To speak truth, my reaction was not the awe and reverence that I expected. During the lengthy trip I had managed to neutralize the panic that had driven me from Romi, but I anticipated a psychic fulfillment that never came. The Companion was an ordinary white dwarf, shining wanly on a ruined desert of orbital space while Sirius burned brighter than any star above the Companion’s shawl of night. The Companion had not been stripped of planets, as mythology had told us. Instead, while I watched as if from a height, cinder after cinder swam into view. If they had once been gas giants, the gases had been blown away, leaving only a few charred fragments behind. If they had been habitable worlds like Komran, their atmospheres and seas had been stripped from them, along with all the living things that had evolved there. The Companion had consumed its own children long before life came to sentience on Komran.
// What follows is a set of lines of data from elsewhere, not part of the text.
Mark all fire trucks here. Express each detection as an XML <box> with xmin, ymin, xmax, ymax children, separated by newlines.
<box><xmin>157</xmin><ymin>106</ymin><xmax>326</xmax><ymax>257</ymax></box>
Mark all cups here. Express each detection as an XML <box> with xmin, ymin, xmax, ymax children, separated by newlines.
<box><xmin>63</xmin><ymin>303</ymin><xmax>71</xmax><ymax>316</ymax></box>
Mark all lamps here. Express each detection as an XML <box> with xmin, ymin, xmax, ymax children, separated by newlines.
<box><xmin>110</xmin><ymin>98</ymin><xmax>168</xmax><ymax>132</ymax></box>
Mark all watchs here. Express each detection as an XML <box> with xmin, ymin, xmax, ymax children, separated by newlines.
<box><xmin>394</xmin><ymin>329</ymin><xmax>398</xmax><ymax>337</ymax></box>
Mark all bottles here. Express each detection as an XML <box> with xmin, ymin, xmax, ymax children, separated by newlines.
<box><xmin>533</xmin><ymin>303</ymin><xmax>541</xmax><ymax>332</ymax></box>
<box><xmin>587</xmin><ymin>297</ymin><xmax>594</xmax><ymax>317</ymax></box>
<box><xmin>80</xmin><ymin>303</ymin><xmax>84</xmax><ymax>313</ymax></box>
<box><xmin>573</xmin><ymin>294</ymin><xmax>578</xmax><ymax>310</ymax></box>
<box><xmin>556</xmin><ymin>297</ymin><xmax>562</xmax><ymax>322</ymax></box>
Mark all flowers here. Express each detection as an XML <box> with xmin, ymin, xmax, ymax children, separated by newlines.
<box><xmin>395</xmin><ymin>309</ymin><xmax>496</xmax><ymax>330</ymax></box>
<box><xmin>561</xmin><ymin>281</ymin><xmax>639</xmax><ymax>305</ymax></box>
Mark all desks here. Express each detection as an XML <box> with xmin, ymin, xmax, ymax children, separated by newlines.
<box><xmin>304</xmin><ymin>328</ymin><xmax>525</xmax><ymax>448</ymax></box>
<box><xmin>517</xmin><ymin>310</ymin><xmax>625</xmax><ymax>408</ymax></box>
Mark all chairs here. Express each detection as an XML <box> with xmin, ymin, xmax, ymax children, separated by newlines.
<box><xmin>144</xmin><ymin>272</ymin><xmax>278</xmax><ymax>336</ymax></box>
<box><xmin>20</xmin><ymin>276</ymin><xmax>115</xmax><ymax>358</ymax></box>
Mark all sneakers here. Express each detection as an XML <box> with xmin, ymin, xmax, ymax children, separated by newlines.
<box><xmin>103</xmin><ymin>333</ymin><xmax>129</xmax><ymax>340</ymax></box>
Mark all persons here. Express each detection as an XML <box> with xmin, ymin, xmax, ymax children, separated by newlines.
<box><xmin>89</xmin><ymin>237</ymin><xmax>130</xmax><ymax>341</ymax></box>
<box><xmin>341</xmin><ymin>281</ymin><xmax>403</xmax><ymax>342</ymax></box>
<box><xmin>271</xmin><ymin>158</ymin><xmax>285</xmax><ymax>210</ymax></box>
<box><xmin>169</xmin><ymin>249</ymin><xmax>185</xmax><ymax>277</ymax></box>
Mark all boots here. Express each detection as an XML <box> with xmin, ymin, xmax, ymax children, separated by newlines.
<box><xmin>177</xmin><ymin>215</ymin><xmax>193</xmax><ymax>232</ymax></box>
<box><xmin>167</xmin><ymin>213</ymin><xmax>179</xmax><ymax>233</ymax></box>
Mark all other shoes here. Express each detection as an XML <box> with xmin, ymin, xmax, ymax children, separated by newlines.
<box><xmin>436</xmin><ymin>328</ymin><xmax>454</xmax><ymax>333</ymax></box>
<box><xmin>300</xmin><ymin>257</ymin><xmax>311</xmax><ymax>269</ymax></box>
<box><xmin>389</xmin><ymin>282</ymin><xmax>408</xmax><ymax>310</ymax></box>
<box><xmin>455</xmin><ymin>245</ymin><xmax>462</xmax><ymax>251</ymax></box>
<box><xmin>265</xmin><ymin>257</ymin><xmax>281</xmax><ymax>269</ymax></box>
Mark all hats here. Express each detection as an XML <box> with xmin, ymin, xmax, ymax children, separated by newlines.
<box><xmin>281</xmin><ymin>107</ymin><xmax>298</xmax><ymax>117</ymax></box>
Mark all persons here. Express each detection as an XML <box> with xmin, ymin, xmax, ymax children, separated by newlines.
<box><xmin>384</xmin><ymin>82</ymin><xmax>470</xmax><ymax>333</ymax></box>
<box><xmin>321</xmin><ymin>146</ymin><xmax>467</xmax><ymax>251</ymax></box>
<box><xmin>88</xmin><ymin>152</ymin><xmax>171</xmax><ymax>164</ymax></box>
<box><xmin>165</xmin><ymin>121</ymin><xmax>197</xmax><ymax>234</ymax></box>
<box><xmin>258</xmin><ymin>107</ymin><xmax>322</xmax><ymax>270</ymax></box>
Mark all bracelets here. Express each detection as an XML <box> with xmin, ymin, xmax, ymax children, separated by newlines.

My father was not there, nor was any other spirit. The desolation before me was matched by the desolation within.

What was there, as I discovered when my black mood eventually lifted, was a lonely beacon, like the sign of intelligent life in a lonely universe. I tracked it to a location near the Companion. There was no planet, no satellite, no ship, nothing within the discernment of my sensors that could send a signal.

The passage from the outer reaches to near-solar space took many periods during which I saw much closer the devastation caused by the Companion’s expansion phase. Finally I came upon the source of the signal: a battered escape capsule of an unfamiliar design turning slowly in the Companion’s wan radiance, getting just enough energy from its rays to sustain its limited operation.

I connected the capsule to my small ship. I could not decipher the instructions beside the capsule’s hatch—they were incised in a cryptic series of lines—but I finally found a button that set off explosive bolts. I sampled the atmosphere, which was within tolerable limits and without apparent toxins. Inside the capsule was a still functioning deep-freeze chamber, and inside the chamber was the ugliest creature I had ever seen—a creature with four weak extremities emerging at awkward angles from a shrunken and fragile central torso and topped by a strange growth dotted with openings and covered in places with threadlike tendrils.

Only later—my apologies to present company—did I discover that this was a human. This was the first human I had ever seen, certainly the first human any Sirian had ever seen except, perhaps, at the highest level of galactic leadership where, I learned later, human emissaries already were making their demands that soon would result in war.

But all of this was yet to come. Here, now, was this alien creature, and it was dead—or so nearly dead that the difference was imperceptible. If any other galactic had discovered this castaway, the end would have been certain, but Sirians have such fine control of their temperatures that freezing is not necessarily fatal. Indeed, Sirians have been discovered in hidden glaciers and been revived after being frozen for many hundreds, even thousands, of cycles.